1.       Do we really want to grant nearly every state access to our tax records with the IRS?
2.       Do we really want to expand state tax collection authority beyond each state’s borders?
3.       Do we really want state revenue departments with authority as limitless as the Internet?

It is nonsensical to reward the abuse of government power by expanding it. The obviously answer to each of these questions is absolutely not!

States’ physical borders are recognized as the end of state legal authority in tax collection and other matters.  We know from experience that when states have the ability to reach across their borders and tax competitors or target out of state entities with penalties, they will. There’s a reason the Articles of Confederation was an absolute failure. Giving both states and the federal government absolute expansive power is a horrible idea.

Shays Rebellion August 1786-June 1787


On the senate floor, Senator Enzi said that audits on businesses rarely happen, but they do happen, and an expansion of state tax authority across borders allows even more opportunities for businesses to be on the receiving end of a misguided audit.

These are not irrational worries that state IRS' may abuse their power in states searching for revenue.  The action of the Federal Internal Revenue service, targeting groups with a certain affiliation is proof positive that these instances ar enot only possible, but they happen int the worst way.  IT is not a far cry to believe that without the proper safe guards, some states will aggressively pursue businesses and tax revenue from other states.

Just wait for the first time a California department of revenue takes a Mississippi business to court over a sales tax dispute. Opening the door for even one abuse of power is too much, one time too many.

→ Requirement 1
In the passage on state tax authority, what did Senator Enzi say about audits on businesses?

→ Material for this task

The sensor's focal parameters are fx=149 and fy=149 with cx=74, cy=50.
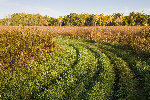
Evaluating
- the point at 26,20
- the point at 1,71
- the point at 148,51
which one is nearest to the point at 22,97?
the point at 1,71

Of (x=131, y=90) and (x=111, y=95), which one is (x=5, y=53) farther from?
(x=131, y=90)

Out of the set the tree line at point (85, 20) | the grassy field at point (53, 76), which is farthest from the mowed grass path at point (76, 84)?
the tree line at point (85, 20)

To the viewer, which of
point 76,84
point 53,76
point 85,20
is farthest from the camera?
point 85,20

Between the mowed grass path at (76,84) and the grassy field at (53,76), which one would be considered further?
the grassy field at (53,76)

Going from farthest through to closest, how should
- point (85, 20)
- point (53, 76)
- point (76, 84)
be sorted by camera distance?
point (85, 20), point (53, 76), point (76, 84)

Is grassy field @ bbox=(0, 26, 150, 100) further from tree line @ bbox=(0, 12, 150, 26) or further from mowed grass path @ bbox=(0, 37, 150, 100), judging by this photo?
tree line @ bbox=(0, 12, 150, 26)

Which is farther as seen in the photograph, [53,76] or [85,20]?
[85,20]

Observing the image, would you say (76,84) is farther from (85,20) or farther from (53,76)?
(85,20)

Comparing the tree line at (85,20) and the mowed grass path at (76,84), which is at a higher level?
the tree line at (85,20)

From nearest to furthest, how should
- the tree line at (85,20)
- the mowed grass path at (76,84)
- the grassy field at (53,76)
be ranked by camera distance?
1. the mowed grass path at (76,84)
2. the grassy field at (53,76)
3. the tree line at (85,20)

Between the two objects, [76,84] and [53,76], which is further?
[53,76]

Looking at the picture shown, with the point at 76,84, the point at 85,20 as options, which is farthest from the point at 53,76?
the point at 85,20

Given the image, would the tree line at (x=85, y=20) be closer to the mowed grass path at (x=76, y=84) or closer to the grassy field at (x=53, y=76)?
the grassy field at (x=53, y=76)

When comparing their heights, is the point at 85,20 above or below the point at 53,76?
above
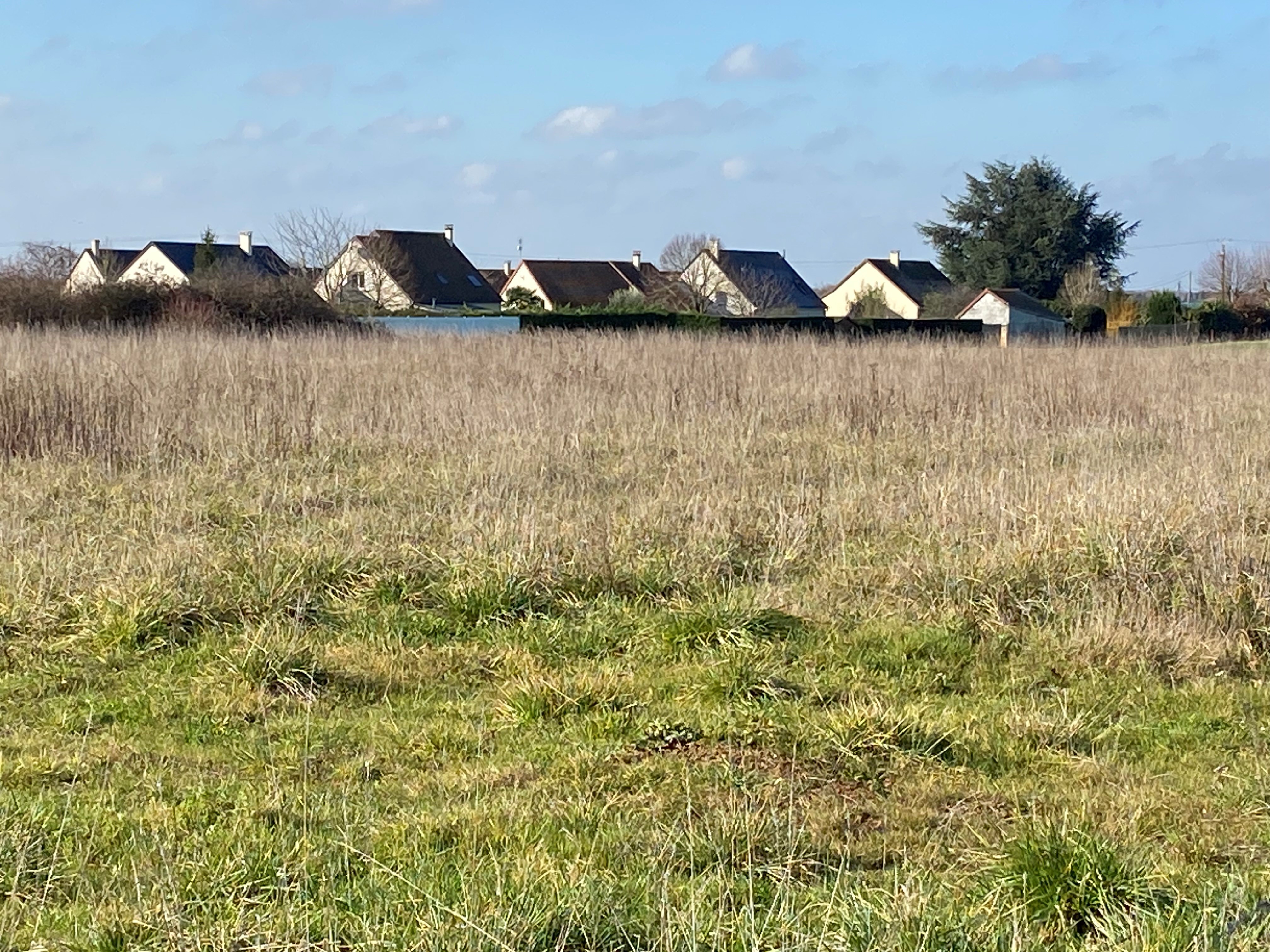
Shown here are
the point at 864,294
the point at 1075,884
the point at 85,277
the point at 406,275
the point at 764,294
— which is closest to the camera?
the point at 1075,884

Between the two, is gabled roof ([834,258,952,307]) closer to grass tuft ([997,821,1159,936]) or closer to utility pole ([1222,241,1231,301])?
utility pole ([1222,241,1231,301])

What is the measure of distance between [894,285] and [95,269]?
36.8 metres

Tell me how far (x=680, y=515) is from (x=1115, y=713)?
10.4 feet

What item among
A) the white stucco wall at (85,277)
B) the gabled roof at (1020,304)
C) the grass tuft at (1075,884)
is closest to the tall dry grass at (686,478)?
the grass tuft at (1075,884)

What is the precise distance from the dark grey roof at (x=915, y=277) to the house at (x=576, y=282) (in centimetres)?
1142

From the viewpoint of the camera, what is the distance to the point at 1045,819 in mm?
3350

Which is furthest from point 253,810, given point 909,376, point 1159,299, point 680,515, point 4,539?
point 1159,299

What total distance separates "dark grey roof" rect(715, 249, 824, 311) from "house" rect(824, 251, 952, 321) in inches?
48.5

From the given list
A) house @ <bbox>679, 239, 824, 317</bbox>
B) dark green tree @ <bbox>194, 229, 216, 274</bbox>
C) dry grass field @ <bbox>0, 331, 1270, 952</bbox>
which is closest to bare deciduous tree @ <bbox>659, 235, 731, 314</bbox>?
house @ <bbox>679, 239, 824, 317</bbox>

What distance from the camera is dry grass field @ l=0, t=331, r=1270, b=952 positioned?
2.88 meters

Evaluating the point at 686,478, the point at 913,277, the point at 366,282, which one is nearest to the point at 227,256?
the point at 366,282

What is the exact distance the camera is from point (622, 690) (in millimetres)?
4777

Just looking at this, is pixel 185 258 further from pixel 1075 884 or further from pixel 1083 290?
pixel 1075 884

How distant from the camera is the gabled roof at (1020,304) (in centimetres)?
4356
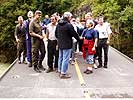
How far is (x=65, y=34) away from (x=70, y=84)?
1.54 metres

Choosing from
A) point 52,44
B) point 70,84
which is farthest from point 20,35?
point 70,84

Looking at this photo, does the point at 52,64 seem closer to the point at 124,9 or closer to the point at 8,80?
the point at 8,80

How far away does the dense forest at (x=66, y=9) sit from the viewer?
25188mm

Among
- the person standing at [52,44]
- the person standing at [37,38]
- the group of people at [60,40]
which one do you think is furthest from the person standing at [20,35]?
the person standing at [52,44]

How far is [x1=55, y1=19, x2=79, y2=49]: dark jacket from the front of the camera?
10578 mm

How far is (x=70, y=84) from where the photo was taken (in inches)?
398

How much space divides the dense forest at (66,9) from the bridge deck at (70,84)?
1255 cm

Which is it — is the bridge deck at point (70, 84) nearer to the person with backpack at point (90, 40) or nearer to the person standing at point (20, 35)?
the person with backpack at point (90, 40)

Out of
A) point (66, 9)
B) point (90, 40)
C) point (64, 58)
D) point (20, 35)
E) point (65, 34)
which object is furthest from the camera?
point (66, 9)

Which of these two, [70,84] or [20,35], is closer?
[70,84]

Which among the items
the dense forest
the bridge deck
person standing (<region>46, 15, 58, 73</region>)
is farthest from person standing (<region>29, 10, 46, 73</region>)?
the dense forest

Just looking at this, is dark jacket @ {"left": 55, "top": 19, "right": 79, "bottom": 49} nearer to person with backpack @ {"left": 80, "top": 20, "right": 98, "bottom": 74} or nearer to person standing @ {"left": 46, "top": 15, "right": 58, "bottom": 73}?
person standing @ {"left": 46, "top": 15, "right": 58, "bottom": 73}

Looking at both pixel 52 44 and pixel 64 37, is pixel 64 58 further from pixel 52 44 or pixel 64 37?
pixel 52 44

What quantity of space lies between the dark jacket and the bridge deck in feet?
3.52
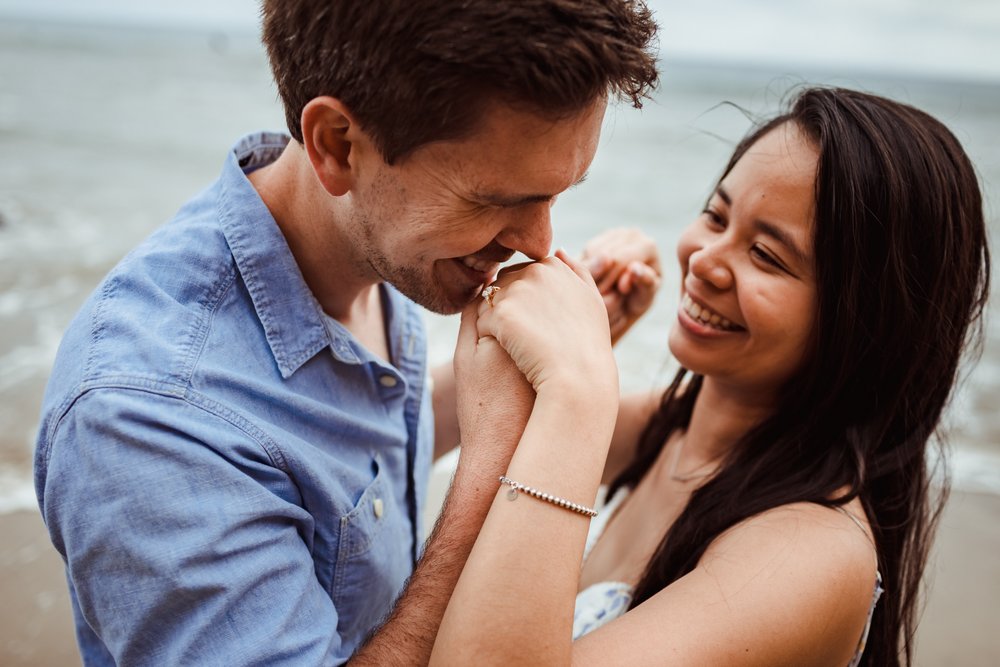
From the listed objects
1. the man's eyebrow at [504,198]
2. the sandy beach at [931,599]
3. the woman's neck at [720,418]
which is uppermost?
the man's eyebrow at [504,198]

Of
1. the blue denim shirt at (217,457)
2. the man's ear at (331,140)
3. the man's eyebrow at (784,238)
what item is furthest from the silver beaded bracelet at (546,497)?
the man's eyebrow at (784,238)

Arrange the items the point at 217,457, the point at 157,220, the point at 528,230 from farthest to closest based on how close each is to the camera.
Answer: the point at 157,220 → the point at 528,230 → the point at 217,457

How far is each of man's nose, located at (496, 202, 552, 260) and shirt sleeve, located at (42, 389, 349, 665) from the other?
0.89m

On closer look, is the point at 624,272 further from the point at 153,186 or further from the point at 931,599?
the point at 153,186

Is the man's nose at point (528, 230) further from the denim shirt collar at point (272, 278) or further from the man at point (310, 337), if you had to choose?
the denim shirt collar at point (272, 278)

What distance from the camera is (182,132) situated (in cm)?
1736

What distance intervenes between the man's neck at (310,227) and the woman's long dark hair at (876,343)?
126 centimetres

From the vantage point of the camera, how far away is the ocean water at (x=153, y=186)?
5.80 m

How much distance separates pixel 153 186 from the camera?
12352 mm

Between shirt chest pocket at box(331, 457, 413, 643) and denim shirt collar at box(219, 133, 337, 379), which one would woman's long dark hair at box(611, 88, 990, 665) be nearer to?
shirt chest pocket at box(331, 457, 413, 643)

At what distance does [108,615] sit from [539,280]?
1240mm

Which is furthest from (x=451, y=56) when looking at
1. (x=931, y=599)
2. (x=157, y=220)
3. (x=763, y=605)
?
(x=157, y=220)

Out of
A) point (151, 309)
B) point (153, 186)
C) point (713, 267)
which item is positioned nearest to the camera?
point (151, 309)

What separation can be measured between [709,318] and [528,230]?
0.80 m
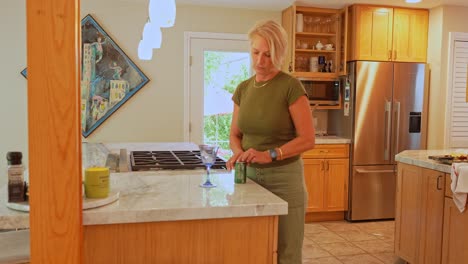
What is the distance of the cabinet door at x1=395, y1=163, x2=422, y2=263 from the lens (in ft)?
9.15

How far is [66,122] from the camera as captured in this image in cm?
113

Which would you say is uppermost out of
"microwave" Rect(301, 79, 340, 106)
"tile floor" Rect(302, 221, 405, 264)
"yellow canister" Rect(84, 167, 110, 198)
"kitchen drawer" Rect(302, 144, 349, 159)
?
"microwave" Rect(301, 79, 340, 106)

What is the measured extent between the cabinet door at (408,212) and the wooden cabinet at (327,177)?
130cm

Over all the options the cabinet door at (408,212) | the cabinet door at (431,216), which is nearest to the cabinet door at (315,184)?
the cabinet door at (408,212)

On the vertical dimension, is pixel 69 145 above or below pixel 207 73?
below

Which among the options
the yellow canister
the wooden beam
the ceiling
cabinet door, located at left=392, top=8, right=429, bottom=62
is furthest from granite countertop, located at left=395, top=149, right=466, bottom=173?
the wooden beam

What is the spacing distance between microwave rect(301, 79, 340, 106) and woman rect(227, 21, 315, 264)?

→ Requirement 2
Please count how many lines of the records contain the word "door", matching case exactly, and reply with only the number.

→ Task output 1
He said they rarely happen, but they do happen.

→ Task output 2
5